Harold Bloom, um estudioso da literatura, escreveu uma vez um livro chamado A Ansiedade da Influência, no qual lidava com a tensão entre o grande escritor e o escritor ainda maior.

Para pôr as coisas em termos simples, o grande escritor que admira o escritor ainda maior passa pela tal “ansiedade da influência”, a admiração torna-se inveja, a inveja emulação, a emulação frustração, a frustração afastamento, e o afastamento (nos melhores dos casos) superação. Os maiores dos grandes escritores pairam como uma sombra sobre todos os outros: todo o escritor de língua inglesa vive na ansiedade da influência de Shakespeare (ou na sua rejeição), como o russo sob (ou contra) Tolstoi, etc.

Faz por estes dias cem anos, Fernando Pessoa encontrava a sua forma de escapar à ansiedade da influência, e de sair dela por cima. Também ele tinha Camões, e Vieira. E como escritor de língua inglesa, Shakespeare. Mas para poder ser maior, inventou um outro seu mestre, Alberto Caeiro, e declarou-o o seu ideal a atingir.

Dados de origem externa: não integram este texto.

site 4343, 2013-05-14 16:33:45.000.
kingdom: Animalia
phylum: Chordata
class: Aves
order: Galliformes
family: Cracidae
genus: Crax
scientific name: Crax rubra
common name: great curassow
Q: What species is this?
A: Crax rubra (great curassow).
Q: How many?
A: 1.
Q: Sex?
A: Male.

Assim se libertou e superou em simultâneo. Poderíamos dizer que o mestre de Fernando Pessoa vivia dentro de si, mas isso é enganador. Pondo Alberto Caeiro no centro do seu sistema, Fernando Pessoa poderia deslocar a sua “ansiedade de influência” para fora de si. Camões ou Vieira (ou Shakespeare) estavam marcados na sua pele e de todos os outros escritores. Alberto Caeiro era um sol inventado, exterior a qualquer realidade, e à volta dele poderiam encontrar a sua órbita todos os outros planetas inventados de Fernando Pessoa: Ricardo Reis, Álvaro de Campos, e o próprio Fernando Pessoa. Foi como um momento-Galileu em literatura.

Depois, Fernando Pessoa fez o que fazem os grandes escritores: narrou a história. Mentiu um bocado e disse que tudo tinha acontecido no mesmo dia, 8 de março, um “dia triunfal”, disse ele, em que tinha inventado juntos os seus heterónimos mais importantes, com biografia e tudo, e escrito grande parte d’O Guardador de Rebanhos, e os poemas da Chuva Oblíqua, e as odes “futuristas” de Álvaro de Campos, e as odes propriamente ditas de Ricardo Reis.

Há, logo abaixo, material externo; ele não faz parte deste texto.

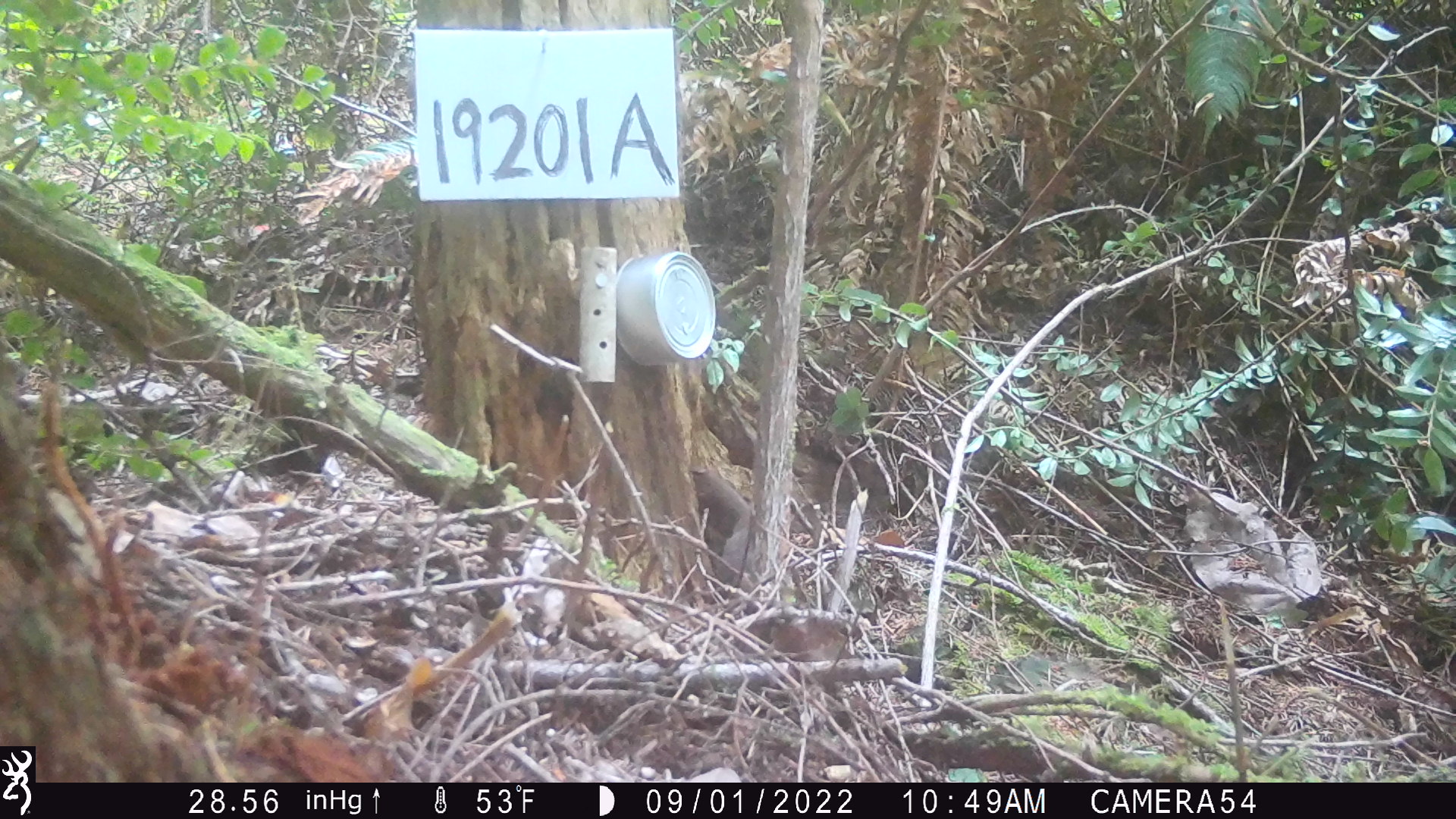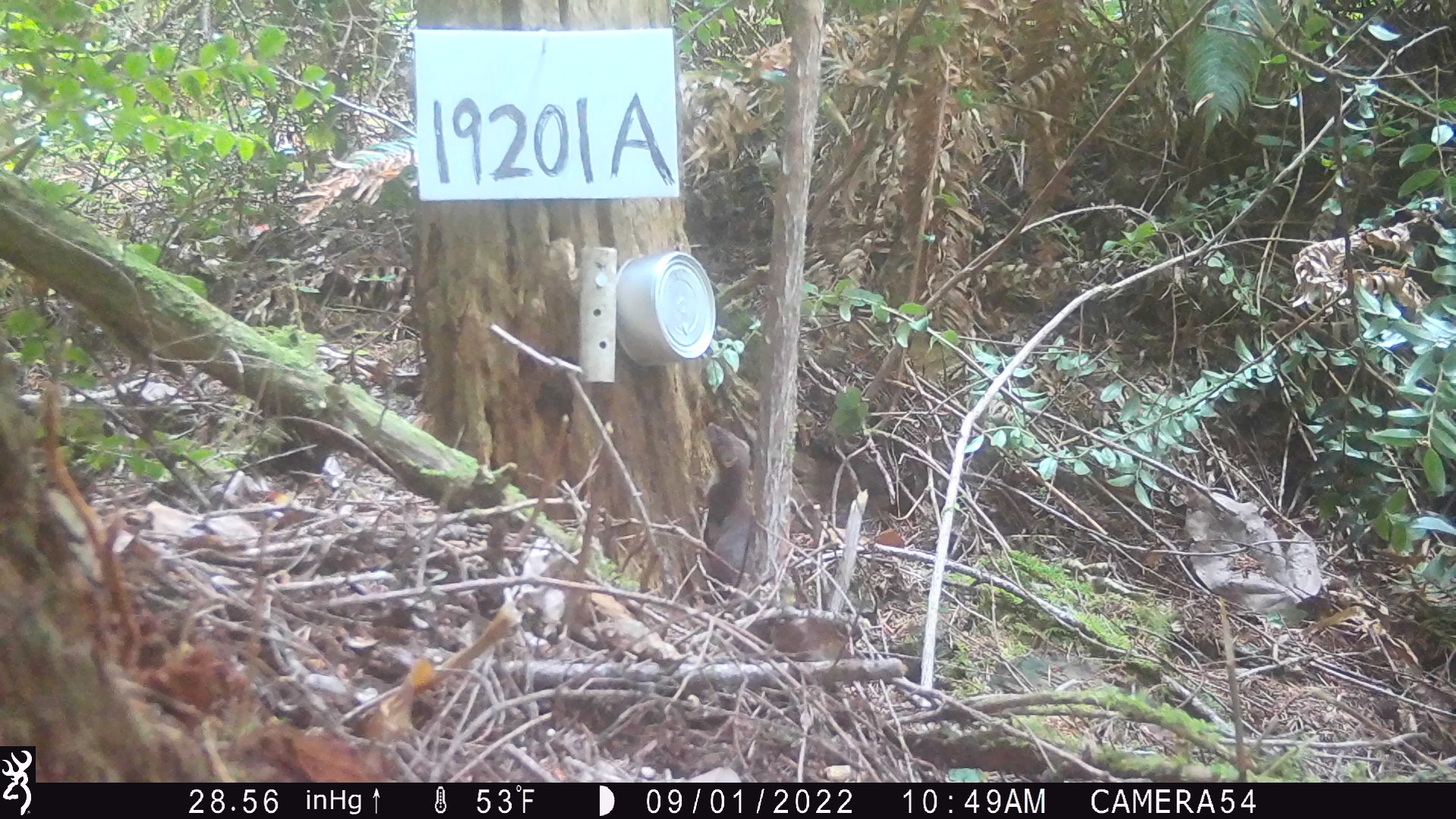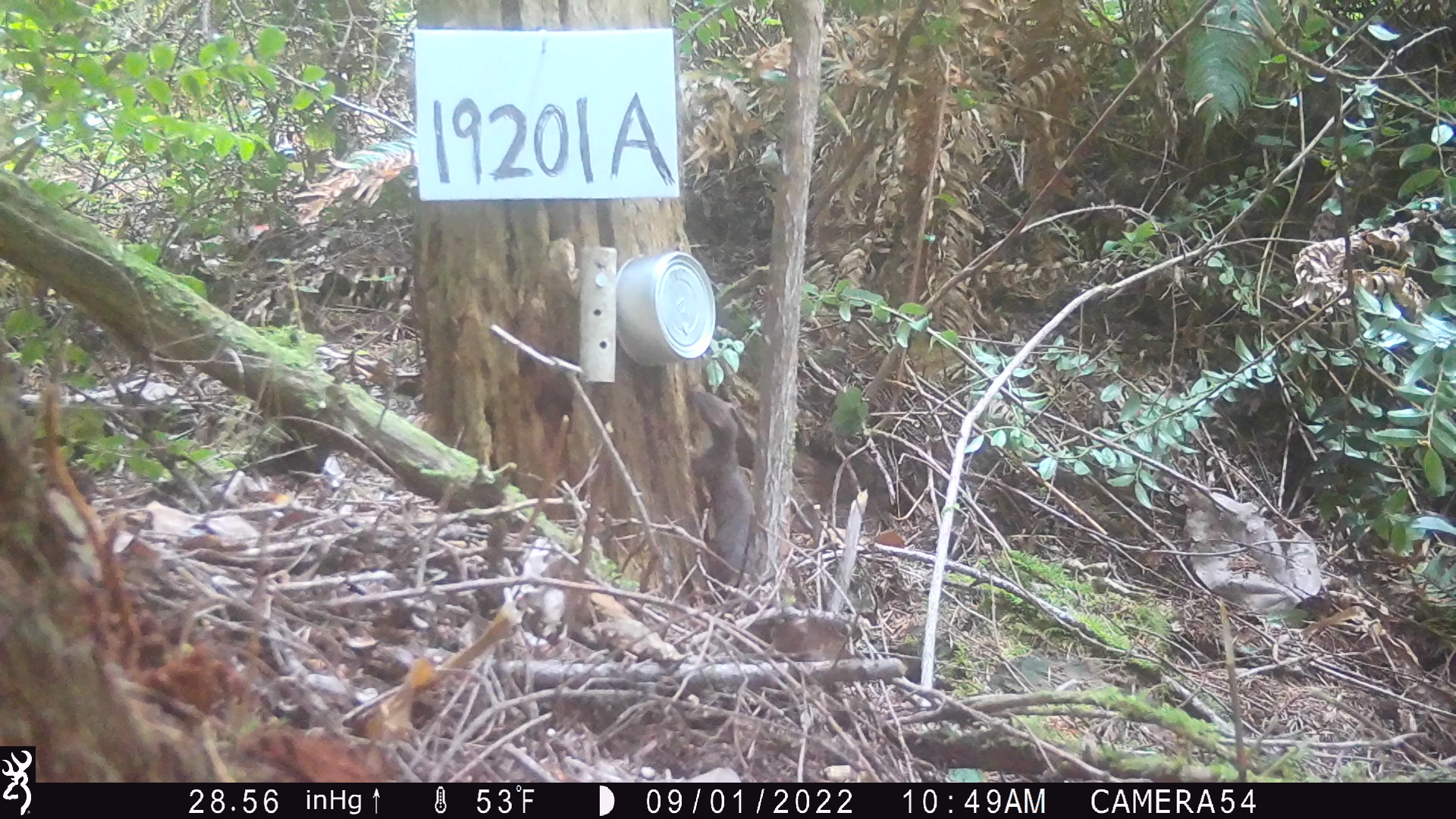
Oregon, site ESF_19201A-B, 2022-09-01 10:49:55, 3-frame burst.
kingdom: Animalia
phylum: Chordata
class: Mammalia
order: Carnivora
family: Mustelidae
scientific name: Mustelidae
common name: weasel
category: weasel family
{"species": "weasel family (weasel) (Mustelidae)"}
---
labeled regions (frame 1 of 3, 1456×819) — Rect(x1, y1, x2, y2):
weasel family: Rect(660, 443, 770, 618)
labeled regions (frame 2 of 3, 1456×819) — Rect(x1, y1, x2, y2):
weasel family: Rect(686, 385, 766, 625)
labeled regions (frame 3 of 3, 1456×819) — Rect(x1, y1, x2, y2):
weasel family: Rect(672, 371, 761, 591)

Segundo os especialistas, parece que isto não foi bem assim, e que o dia triunfal de Pessoa durou vários dias. Até dia 13 ainda não tinha acabado o transe, e por isso ainda nos podemos declarar dentro do centenário. Nessa Europa ainda estranhamente calma, a poucas semanas de se desequilibrar na Grande Guerra (que lhe daria “O menino de sua mãe”), Fernando Pessoa passou a sua ansiedade da influência a todos os escritores de língua portuguesa que lhe sucederam.

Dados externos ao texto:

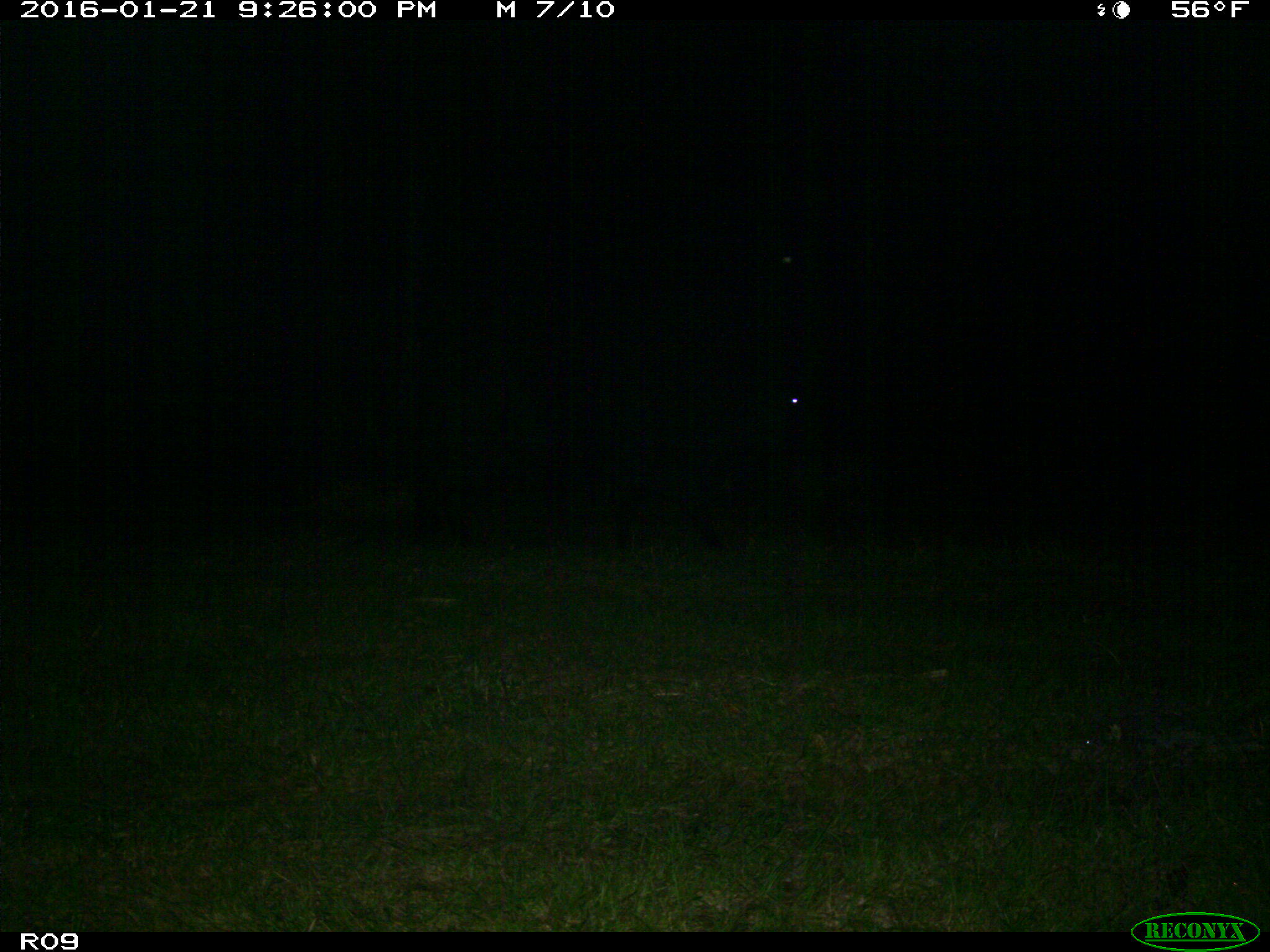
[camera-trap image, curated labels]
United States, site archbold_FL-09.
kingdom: Animalia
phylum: Chordata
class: Mammalia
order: Artiodactyla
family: Bovidae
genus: Bos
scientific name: Bos taurus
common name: domestic cow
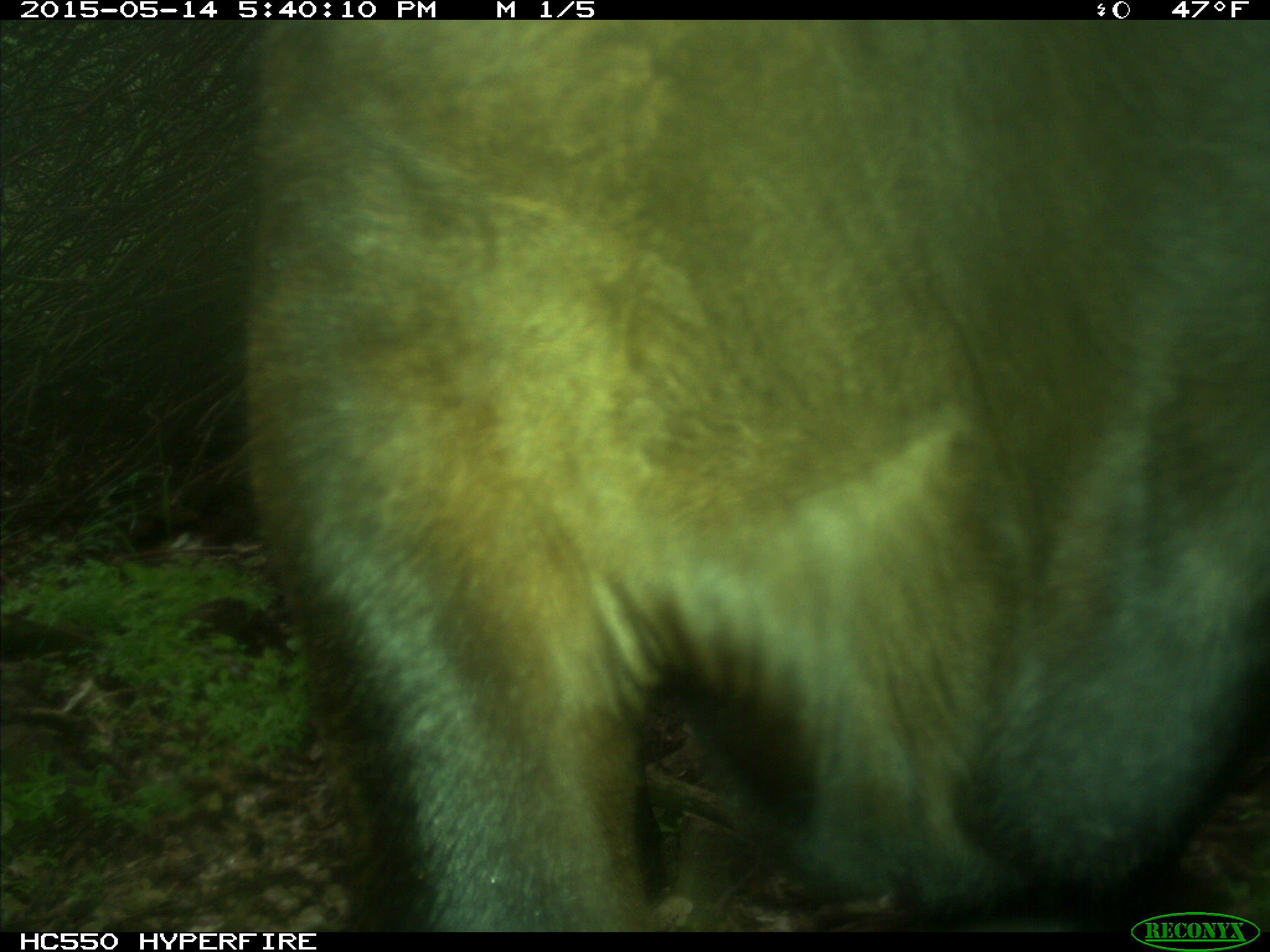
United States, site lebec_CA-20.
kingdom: Animalia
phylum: Chordata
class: Mammalia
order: Artiodactyla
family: Bovidae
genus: Bos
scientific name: Bos taurus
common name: domestic cow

Poderíamos chamar a isto, usando uma linguagem semirreligiosa, “o mistério de Fernando Pessoa”. Mas não há mistério nenhum, ele bem explicou o que sucedeu, e se mentiu um bocadinho foi só para fazer a coisa ainda mais simples e menos misteriosa.

Talvez seja melhor chamar-lhe “a paixão de Fernando Pessoa”, no velho sentido greco-cristão: alguém que se fez desaparecer por nós, ou alguém que reapareceu (em glória?) através do seu desaparecimento.